The typical autumn mist and fresh mornings have started here in Bordeaux

The mist was effortlessly rising off the warm river this morning and it was very strange but nice to enter the Chai and taste first the southern warmth of the 2010 Grenache Gris juice here on the banks of the Dordogne!

Inside the cellar the ferments are all underway and the air is full of an array of aromas from the different yeasts going about their business, transforming the juice into wine. The Chai is very busy and James and Denis are up and down ladders, on the catwalk that links the vat chimneys together and preparing barrels for the next batch of juice to arrive.

Every morning at 7am and every evening at 7pm all the vats and barrels are tasted by James and me whilst Petit Denis takes a sample to check the sugar level and temperature.

The sugars are monitored by using a hydrometer which is an instrument used to measure the Specific Gravity (SG) of the density of sugar in the juice. Pure water is defined as having a SG of one so, for example, a liquid with a density twice that of water has a SG of two.

The hydrometer is made of glass with a lead shot in the bulb end to weigh it down. It’s gently lowered into a tall measuring cylinder of grape juice until it floats freely. A paper scale inside the stem allows the SG be read directly and the point at which the surface of the liquid touches the stem of the hydrometer is noted in the fermentation book.

The aim is to ensure that the sugar is falling and at a consistently slow rate with good temperatures to allow yeast survival but to keep aromas preserved. Therefore looking at the SG daily the sugar can be easily seen to be dropping normally, too slow or too fast.

This is a quick and useful tool which allows the winemaker to act quickly and decide the best form of action to help the fermentation. However not all problems can be spotted with the SG and further to this, each individual fermentation is tasted and smelt so that any vats or barrels that may be struggling and showing yeast stress in other ways can also be helped.

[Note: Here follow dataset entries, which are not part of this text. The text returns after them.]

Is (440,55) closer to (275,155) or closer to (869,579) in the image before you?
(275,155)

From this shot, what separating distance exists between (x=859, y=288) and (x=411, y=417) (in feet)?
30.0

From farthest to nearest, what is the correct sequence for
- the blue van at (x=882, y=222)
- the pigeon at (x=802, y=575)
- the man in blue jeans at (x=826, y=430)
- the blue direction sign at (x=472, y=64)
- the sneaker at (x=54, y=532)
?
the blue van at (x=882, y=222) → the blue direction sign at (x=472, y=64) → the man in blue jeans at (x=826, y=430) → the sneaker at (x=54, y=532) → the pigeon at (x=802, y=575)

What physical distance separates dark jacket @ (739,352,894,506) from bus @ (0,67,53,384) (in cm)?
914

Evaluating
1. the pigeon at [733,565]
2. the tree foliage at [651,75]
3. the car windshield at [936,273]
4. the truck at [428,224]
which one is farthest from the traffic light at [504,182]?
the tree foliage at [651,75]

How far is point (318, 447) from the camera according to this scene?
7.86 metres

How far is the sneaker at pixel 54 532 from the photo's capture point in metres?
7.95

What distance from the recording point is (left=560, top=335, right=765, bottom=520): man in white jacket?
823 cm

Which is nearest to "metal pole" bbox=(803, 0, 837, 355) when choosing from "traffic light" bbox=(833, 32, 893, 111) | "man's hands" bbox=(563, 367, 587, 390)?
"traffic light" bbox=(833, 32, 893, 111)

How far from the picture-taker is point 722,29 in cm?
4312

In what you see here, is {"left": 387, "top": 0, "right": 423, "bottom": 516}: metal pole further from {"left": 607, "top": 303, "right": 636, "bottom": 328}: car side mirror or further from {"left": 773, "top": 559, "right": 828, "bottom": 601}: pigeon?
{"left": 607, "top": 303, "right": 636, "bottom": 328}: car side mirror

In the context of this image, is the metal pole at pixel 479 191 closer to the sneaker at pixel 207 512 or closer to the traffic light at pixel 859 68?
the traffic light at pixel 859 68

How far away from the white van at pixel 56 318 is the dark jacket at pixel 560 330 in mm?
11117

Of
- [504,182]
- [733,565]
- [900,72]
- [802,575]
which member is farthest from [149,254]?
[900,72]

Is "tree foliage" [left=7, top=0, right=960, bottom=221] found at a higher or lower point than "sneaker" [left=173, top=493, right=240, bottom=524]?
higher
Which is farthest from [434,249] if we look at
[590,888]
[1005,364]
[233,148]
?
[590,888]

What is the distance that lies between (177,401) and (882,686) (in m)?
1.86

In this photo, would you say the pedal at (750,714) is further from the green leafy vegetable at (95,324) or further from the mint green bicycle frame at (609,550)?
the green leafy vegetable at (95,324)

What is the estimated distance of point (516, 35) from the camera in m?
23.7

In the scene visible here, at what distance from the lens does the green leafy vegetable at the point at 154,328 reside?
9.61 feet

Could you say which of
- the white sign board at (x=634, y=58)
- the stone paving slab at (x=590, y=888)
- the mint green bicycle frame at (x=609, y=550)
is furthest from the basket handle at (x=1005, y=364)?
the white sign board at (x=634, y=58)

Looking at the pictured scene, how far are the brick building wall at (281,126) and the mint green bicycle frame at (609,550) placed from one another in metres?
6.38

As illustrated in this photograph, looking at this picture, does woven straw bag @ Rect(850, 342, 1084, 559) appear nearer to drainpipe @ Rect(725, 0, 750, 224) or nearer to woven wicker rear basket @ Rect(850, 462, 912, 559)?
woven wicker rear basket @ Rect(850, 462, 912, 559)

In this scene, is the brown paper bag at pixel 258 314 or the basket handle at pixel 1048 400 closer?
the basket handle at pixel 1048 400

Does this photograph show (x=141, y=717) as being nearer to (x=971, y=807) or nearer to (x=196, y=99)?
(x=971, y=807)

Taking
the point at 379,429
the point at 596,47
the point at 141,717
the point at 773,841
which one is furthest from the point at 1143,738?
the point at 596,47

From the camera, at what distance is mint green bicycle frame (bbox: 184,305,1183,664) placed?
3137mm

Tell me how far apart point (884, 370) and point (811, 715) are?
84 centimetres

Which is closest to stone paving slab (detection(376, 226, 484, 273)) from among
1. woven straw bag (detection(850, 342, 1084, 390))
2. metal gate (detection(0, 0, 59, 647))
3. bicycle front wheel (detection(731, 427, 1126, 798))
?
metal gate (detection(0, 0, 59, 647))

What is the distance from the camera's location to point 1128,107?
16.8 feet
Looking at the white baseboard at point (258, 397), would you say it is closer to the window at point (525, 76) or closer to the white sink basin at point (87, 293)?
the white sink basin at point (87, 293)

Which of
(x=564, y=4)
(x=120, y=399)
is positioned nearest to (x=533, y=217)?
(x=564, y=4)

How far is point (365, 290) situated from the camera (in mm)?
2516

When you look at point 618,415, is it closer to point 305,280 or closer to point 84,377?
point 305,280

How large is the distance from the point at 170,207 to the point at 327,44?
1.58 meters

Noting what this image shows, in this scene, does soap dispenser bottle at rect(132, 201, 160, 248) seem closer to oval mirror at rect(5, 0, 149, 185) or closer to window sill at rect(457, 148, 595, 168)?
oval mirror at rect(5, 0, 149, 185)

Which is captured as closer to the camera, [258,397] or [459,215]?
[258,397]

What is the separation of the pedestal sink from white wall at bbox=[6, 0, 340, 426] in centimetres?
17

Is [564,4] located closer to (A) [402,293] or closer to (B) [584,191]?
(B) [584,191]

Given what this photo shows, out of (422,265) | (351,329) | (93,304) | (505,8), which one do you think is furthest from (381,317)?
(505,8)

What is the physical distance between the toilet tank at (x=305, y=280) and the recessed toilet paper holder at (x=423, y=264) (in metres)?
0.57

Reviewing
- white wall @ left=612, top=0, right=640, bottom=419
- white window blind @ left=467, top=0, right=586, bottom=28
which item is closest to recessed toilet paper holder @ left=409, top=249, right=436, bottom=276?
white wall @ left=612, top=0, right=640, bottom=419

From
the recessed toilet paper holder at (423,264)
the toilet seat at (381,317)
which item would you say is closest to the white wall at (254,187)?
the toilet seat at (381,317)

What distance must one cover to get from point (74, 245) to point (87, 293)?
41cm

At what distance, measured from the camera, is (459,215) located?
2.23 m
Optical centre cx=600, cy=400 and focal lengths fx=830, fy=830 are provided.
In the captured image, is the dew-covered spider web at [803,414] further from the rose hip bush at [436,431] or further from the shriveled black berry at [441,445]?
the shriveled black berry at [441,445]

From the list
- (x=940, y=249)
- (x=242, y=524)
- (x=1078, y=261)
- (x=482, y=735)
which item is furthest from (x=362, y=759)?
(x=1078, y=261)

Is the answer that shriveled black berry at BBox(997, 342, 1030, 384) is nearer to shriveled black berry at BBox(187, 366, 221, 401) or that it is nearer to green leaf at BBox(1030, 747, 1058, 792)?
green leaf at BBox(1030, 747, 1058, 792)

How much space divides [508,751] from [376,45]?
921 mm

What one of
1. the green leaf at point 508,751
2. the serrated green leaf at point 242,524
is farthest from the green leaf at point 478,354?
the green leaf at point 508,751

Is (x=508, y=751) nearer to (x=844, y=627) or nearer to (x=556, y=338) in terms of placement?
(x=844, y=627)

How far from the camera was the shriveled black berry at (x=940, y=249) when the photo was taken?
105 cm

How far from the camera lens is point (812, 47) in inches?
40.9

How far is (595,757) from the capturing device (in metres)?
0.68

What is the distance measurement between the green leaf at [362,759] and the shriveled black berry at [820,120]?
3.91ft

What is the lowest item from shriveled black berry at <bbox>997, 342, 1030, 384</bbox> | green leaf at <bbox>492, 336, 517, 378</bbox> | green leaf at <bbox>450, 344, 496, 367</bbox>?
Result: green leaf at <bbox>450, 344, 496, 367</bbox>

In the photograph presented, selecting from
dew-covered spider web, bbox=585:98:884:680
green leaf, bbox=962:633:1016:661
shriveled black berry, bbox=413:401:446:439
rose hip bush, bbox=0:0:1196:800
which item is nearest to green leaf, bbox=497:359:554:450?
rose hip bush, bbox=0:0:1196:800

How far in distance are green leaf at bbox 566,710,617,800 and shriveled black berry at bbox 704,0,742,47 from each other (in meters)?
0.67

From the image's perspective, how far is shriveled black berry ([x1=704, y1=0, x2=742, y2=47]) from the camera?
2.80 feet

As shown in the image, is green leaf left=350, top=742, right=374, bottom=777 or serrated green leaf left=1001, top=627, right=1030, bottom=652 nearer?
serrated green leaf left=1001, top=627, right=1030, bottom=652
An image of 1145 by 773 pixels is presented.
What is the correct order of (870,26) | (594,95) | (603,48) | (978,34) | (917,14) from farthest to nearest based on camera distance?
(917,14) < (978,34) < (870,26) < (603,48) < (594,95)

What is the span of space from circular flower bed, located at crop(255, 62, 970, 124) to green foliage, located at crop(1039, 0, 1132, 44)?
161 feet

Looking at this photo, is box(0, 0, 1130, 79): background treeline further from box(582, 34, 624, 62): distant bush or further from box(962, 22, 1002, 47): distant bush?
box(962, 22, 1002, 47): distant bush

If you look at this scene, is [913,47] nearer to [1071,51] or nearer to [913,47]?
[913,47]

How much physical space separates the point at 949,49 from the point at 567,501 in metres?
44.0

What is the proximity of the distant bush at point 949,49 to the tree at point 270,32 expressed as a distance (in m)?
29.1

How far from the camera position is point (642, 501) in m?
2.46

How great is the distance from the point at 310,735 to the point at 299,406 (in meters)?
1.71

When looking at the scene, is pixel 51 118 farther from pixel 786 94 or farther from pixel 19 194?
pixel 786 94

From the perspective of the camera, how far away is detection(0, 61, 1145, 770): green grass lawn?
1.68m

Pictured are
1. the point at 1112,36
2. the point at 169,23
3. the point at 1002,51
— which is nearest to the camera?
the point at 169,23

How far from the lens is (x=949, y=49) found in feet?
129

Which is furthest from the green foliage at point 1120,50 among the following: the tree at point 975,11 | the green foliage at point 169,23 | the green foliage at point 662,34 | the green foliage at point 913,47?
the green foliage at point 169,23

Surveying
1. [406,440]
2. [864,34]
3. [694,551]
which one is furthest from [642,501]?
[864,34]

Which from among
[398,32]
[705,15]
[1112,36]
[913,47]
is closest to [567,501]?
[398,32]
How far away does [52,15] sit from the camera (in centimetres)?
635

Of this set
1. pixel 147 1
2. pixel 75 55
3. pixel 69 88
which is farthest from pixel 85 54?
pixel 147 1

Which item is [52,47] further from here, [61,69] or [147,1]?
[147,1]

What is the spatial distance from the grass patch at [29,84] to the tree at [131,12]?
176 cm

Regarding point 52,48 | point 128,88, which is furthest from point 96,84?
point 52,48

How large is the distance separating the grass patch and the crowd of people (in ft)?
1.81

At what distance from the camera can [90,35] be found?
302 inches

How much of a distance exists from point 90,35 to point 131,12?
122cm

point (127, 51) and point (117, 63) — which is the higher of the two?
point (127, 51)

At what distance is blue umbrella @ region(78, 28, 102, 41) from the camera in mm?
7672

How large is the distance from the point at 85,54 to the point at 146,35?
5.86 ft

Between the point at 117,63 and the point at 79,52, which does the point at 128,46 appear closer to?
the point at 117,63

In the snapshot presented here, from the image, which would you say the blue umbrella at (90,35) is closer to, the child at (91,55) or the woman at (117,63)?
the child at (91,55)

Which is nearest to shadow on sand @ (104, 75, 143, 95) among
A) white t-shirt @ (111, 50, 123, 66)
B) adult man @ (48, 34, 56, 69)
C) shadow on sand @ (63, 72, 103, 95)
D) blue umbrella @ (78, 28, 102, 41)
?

I have also been up and down like a yo-yo from the Midi to Bordeaux and I now have precise harvest dates for this week. In Beziers the Vermintino will be cut tonight and the Marsanne on Wednesday evening, in Carcassonne the ‘Caillou’ Chardonnay Vineyard will be picked early Thursday morning followed by the Viognier. The La Voute Limoux Chardonnay should be sometime Friday but I will make a decision for the exact time of harvest on Friday morning.

With this news now in Petit Denis has been frantically swelling up the new barrels so the wood staves tighten up to avoid leaks and they are all now gleaming in place on the OxO barrels racks. Great work Denis!

Meanwhile the reds grapes are having what winemakers call ‘hang time’ in the vineyard. Hang time is a game of risk when the best winemakers begin to play against the elements and try to let the fruit hang on the vine as long as possible for that extra special maturity. The more you play the better you get!